I’m looking forward to this week and here are a few highlights of what I’ll be looking into.

On the tactical

1. Settling on a primary load balancing partner for VMware View. (Eying Kemp, anyone have any thoughts?). I’ve got a number of smaller deployments (few hundred users) that need non-disruptive maintenance operations, and patching on the infrastructure and are looking to take their smaller pilots or deployments forward.

2. Learn more about VDP-A designs, and best practices. I’ve seen some issues in the lab with snapshots not getting removed from the appliance and need to understand the scaling and design considerations better.

3. Check out some of the HOL updates. Find out if a VVOL lab in the office is worth the investment.

On the more general strategic goals.

Check out cutting edge vendors, and technologies from VMware.

CloudVolumes – More than just application layering. Server application delivery, Profile abstraction thats fast and portable, and a serious uplift to persona and ThinApp. Really interested in use cases having it used as a delivery method for Thinapp.

DataGravity – In the era of software defined storage this is a company making a case that an array can provide a lot of value still. Very interesting technology but the questions remain. Does it work? Does it Scale? Will they add more file systems, and how soon will EMC/HP buy them to bolt this logic into their Tier 1 arrays. Martin Glassborow has made a lot of statements that new vendors don’t do enough to differentiate, or that we’ve reached peak features (Snaps, replication, cache/tier flash, data reduction etc) but its interesting to see someone potentially breaking outside of this mold of just doing the same thing a little better or cheaper.

VSAN – Who is Marvin? What happened to Virsto? I’ve got questions and I hope someone has answers!

PSA: Developers and SQL admins do not understand storage

Thin Provisioning is one of my favorite technologies, but with all great technology comes great responsibility.

This afternoon I got a call from a customer having an issue with a SQL backup. They were preparing a major code push and were running a scripted full SQL backup to have a quick restore point if something goes wrong.
I was sent the following

10 percent processed.
20 percent processed.
30 percent processed.
40 percent processed.
50 percent processed.
60 percent processed.
70 percent processed.
80 percent processed.
90 percent processed.
Msg 64, Level 20, State 0, Line 0
A transport-level error has occurred when receiving results from the server. (provider: TCP Provider, error: 0 - The specified network name is no longer available.)
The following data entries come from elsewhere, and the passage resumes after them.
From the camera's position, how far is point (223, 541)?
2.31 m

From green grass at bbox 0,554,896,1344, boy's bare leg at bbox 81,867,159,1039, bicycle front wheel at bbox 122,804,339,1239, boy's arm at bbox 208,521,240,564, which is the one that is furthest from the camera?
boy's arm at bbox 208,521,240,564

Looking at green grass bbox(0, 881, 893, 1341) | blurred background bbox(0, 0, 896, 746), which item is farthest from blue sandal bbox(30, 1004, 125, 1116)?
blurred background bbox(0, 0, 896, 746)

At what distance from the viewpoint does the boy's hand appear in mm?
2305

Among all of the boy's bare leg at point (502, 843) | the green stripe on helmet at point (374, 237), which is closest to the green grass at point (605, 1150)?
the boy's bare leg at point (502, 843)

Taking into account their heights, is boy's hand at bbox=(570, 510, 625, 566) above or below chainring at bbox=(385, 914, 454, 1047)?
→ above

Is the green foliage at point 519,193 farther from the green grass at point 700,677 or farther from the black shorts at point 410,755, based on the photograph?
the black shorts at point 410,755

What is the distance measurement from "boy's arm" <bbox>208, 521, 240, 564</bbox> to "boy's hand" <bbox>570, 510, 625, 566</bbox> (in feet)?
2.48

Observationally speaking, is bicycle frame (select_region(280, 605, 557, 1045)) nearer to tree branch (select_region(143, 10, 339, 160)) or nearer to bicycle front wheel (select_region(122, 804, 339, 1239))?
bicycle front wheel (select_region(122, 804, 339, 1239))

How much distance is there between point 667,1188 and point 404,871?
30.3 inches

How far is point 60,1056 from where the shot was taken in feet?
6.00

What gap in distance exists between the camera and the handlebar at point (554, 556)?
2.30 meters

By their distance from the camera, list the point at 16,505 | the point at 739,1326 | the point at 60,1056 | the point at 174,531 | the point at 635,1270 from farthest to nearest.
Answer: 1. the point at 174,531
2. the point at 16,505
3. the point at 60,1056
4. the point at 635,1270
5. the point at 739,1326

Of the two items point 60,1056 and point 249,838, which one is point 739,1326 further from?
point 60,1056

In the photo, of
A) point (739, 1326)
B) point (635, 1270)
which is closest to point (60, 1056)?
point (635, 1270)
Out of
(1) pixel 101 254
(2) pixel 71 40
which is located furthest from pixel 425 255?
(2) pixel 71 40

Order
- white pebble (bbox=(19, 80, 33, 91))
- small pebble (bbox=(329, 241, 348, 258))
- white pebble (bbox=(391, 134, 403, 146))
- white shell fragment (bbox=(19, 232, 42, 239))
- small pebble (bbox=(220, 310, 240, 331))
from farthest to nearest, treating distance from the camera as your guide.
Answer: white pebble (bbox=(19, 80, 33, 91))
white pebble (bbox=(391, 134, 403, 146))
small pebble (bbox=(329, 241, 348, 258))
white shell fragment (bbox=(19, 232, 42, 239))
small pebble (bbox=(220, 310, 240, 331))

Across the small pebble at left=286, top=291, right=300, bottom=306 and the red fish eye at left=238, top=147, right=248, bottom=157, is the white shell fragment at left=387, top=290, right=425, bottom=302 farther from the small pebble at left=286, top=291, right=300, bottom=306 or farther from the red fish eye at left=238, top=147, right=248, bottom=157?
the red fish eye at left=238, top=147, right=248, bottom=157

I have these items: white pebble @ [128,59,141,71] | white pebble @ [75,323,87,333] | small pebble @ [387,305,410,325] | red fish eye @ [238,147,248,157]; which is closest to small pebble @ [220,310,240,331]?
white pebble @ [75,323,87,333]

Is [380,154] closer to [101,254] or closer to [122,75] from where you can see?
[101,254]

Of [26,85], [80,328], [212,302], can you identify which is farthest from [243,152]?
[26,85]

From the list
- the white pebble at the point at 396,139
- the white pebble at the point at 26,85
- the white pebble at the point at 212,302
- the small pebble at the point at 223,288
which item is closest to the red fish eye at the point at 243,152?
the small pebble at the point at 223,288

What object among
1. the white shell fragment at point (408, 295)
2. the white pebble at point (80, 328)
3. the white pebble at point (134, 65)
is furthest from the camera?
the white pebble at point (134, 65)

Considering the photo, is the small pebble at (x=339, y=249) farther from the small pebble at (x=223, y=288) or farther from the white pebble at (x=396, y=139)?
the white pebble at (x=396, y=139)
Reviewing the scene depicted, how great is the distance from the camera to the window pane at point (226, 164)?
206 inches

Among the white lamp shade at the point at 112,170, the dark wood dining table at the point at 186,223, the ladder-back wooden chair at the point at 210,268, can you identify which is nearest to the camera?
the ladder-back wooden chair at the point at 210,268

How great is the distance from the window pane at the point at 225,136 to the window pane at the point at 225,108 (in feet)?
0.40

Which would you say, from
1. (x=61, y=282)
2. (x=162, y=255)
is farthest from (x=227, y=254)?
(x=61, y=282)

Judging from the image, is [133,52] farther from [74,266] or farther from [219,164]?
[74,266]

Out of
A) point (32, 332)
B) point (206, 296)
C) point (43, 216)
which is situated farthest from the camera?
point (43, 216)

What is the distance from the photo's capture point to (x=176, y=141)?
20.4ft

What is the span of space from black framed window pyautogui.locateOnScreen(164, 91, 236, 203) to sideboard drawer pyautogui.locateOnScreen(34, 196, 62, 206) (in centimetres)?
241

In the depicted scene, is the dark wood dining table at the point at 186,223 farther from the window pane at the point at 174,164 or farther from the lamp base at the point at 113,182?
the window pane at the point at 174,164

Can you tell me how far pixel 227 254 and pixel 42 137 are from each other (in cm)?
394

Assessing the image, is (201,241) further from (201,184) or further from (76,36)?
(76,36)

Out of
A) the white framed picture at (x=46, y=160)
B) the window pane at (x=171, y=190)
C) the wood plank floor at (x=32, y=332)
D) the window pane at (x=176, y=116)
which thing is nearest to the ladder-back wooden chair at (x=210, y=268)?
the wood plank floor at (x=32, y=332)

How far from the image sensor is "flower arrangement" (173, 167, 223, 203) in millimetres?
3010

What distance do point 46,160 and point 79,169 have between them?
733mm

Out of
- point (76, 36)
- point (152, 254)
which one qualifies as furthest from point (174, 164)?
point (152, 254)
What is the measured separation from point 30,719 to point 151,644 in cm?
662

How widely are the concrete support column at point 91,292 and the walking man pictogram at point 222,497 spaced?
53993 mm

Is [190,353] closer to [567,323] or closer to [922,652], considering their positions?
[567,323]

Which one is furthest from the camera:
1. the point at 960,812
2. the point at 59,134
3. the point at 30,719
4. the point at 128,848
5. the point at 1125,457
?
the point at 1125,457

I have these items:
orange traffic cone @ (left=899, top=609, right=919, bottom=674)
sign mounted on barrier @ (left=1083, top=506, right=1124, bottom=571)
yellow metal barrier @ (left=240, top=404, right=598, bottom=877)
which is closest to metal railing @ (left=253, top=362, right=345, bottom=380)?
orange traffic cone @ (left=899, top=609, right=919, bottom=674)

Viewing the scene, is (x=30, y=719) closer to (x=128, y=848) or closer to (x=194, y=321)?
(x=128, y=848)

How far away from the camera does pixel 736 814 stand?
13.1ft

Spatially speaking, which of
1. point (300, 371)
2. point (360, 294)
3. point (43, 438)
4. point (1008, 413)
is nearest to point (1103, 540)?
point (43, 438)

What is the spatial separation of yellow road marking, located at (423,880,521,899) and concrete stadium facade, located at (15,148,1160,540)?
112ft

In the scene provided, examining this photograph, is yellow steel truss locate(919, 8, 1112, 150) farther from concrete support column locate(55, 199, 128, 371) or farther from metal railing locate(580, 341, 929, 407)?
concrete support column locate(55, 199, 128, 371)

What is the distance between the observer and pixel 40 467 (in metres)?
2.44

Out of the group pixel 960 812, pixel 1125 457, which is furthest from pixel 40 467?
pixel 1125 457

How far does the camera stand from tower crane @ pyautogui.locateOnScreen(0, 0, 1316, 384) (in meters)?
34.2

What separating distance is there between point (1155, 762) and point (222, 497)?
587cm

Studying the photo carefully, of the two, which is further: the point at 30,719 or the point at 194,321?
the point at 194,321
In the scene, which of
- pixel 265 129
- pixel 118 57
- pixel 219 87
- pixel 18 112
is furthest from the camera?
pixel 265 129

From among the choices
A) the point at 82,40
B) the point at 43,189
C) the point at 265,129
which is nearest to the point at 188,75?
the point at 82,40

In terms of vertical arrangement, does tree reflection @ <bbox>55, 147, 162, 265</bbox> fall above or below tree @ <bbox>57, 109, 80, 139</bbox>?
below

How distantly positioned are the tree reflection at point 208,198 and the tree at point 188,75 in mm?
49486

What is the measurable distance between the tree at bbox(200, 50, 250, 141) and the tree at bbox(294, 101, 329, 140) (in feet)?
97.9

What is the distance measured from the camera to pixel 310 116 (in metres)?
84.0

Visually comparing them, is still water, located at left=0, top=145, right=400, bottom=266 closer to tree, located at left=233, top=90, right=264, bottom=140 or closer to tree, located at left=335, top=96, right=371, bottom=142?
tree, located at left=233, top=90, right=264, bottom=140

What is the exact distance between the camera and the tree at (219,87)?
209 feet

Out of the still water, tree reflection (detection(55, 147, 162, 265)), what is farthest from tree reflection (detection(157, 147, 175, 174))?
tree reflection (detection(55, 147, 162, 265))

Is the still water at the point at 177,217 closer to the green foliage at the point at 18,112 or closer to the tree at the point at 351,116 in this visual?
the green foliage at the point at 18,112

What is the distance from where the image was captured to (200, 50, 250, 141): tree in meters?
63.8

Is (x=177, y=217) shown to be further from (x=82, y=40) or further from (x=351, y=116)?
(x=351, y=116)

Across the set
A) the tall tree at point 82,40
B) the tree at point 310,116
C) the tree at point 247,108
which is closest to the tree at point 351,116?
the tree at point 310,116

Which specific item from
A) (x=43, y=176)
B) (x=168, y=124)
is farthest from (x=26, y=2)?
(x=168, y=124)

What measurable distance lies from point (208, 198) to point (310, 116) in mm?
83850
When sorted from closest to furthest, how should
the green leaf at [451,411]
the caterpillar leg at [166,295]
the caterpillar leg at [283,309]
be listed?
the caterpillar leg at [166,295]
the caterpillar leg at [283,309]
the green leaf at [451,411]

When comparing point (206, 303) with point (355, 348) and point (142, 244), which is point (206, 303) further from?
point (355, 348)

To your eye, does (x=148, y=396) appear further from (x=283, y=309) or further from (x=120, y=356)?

The server had frozen from a thin provisioning issue, but tracing through the workflow that caused this highlighted a common problem of SQL administrators everywhere. Backups where being done to the same volume/VMDK as the actual database. For every 1GB of SQL database there was another 10GB of backups, wasting expensive tier 1 storage.

The Problem:

SQL developers LOVE to make backups at the application level that they can touch/see/understand. They do not trust your magical Veeam/VDP-A. Combined with NTFS being a relatively thin unfriendly file system (always writing to new LBA’s when possible) this means that even if a database isn’t growing much, if backups get placed on the same volume any attempt at being thin even on the back end array is going to require extra effort to reclaim. They also do not understand the concept of a shared failure domain, or data locality. If left to their own devices put the backups on the same RAID group of expensive 15K or flash drives, and go so far as to put it on the same volume/VMDK even if possible. Outside of the obvious problems for performance, risk, cost, and management overhead, this also means that your Changed Block Tracking and backup software is going to be baking up (or having to at least scan) all of these full backups every day.

The Solution:

Give up on arguing with them that your managed backups are good enough. Let them have their cake, but at least pick where the cake comes from and goes.
Create a VMDK on a separate array (in a small shop something as cheap as a SATA backed Synology can provide a really cheap NFS/iSCSI target for this). Exclude this drive from your backups (or adjust when it runs so it doesn’t impact your backup windows).
Careful explain to them that this new VMDK (name the volume backups) is where backups go.
Now accept that they will ignore this and keep doing what they have been doing.
In Windows turn on file screens and block the file extensions for SQL backup files.
Next turn on reporting alerts to email you anytime someone tries to write such a file, so you’ll be able to preemptively offer to help them setup the maintence jobs so they will work.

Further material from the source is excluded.